Professor Niranjan Swarup defines construction cost indices as “an indicator of the average cost movement over time of a fixed basket of representative goods and services related to the construction industry.” In this two-part series, our Central Florida contractor attorneys will explain the importance of cost indices as applied to cost estimates.
An Introduction to Price Indices
As a weighted aggregate measure of the total cost of goods and services for a project, price indices help us understand changing project costs on a year-to-year basis. Typically, we utilize indicators such as the Gross Domestic Product (GDP) deflators collected by the U.S. Department of Commerce and the consumer price index (CPI) published by the U.S. Department of Labor.
These indicators are utilized to broadly gauge any changes in the cost of production, and the resulting price for consumers, for goods and services.

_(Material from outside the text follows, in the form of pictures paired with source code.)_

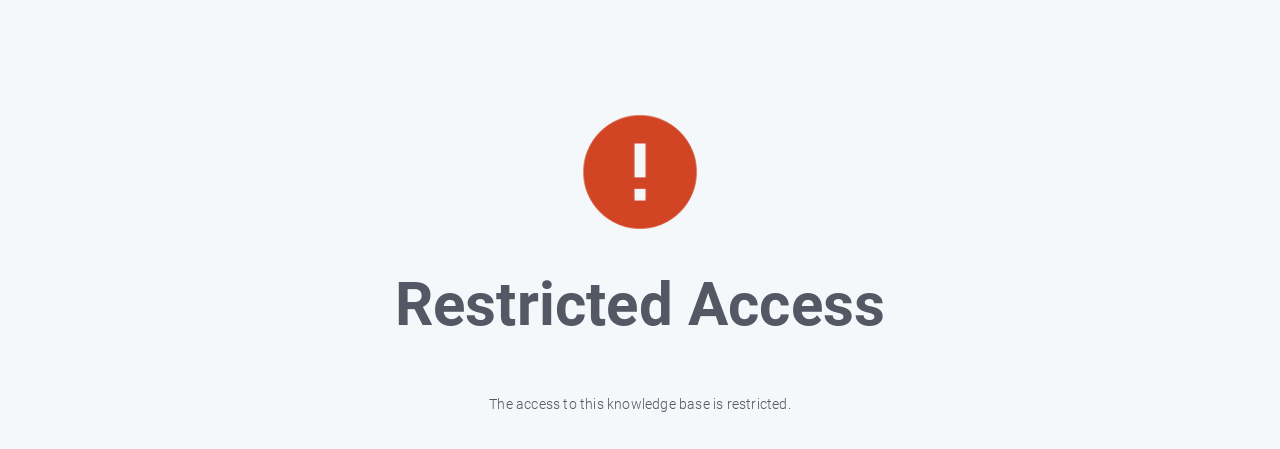

--- FILE ---
content_type: text/html; charset=UTF-8
request_url: https://help.sbobet.com/restricted.php
body_size: 1625
content:
<!DOCTYPE html>
<html >
<head>
    <meta http-equiv="Content-Type" content="text/html; charset=utf-8" />
	<title>Restricted Access - SBOBET Information Center</title>
	<meta http-equiv="X-UA-Compatible" content="IE=9; IE=8; IE=EDGE" />
	<meta name="viewport" content="width=device-width, initial-scale=1, shrink-to-fit=no">
	<!-- Google Tag Manager -->
                    <script>
                        (function(w,d,s,l,i){w[l]=w[l]||[];w[l].push({'gtm.start':
                    new Date().getTime(),event:'gtm.js'});var f=d.getElementsByTagName(s)[0],
                    j=d.createElement(s),dl=l!='dataLayer'?'&l='+l:'';j.async=true;j.src=
                    'https://www.googletagmanager.com/gtm.js?id='+i+dl;f.parentNode.insertBefore(j,f);
                    })(window,document,'script','dataLayer','GTM-WVQS98V');
                    </script>
                    <!-- End Google Tag Manager -->
	<meta name="keywords" content="sbobet, info center, help center, faq" />
	<meta name="description" content="Get help with your SBOBET account, deposit and withdrawal payments, or browse through FAQs on Sports, Casino, Games and Horse Racing." />
<link rel="shortcut icon" href="https://help.sbobet.com/images/favicon.png" type="image/png">
	<meta name="robots" content="index, follow" />
	<meta name="generator" content="PHPKB Knowledge Base Software" />
	<!-- Powered by 'PHPKB Knowledge Base Software' (http://www.phpkb.com) -->
	<!-- Please do not remove this line from the code to keep the license valid -->
    <!-- CSS -->
    <link rel="preload" as="font" href="https://help.sbobet.com/fonts/icons-phpkb.woff2" type="font/woff2" crossorigin="anonymous">
<style>
@font-face{
	font-family:'phpkbIcons';
	src:
	url(https://help.sbobet.com/fonts/icons-phpkb.woff2) format("woff2"),
	url(https://help.sbobet.com/fonts/icons-phpkb.woff) format("woff"),
	url(https://help.sbobet.com/fonts/icons-phpkb.ttf) format("truetype"),
	url(https://help.sbobet.com/fonts/icons-phpkb.eot), url("https://help.sbobet.com/fonts/icons-phpkb.eot#iefix") format("embedded-opentype"),
	url("https://help.sbobet.com/fonts/icons-phpkb.svg?#phpkb-icons") format("svg");
	font-weight:400;
	font-style:normal;
	font-display: swap;
}
</style>
<link rel="preload" href="https://help.sbobet.com/css/icons-phpkb.css" as="style" onload="this.rel='stylesheet'">
<link rel="stylesheet" href="https://help.sbobet.com/css/icons-phpkb.css">

<link rel="preload" href="https://help.sbobet.com/css/bootstrap.min.css" as="style" onload="this.rel='stylesheet'">
<link href="https://help.sbobet.com/css/bootstrap.min.css" rel="stylesheet" type="text/css" />

<link rel="preload" href="https://help.sbobet.com/css/bootstrap-overrides.css" as="style" onload="this.rel='stylesheet'">
<link href="https://help.sbobet.com/css/bootstrap-overrides.css" rel="stylesheet" type="text/css" />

While these indicators are effective for judging price fluctuations in a variety of major U.S. industries, there are specialized price indices for construction professionals that more accurately depict the input and output factors for construction. These specialized indices are more appropriate because the costs related to construction may supersede or lag behind these two, widely used price indices.
What Do Specialized Indices Measure?
There are many sources for finding special price indices for construction. Some of these indices include the Building Material Price and Building Trades Union Wages, two reports compiled by the U.S. Department of Labor to help contractors accurately predict building expenses. You can also find information on the construction cost index and the building cost index in the Engineering News-Record (ENR). On the other hand, cost indices for construction outputs are compiled by Turner Construction Company and Handy-Whitman Utilities and published annually in the U.S. Statistical Abstracts. These specialized indices measure a variety of construction-related costs including:
- The effects of wage rate trends
- The effects of material price trends
- Price changes of all construction input factors measured as constants
- Price changes of construction output
Disclaimer: The information contained in this article is for general educational information only. This information does not constitute legal advice, is not intended to constitute legal advice, nor should it be relied upon as legal advice for your specific factual pattern or situation.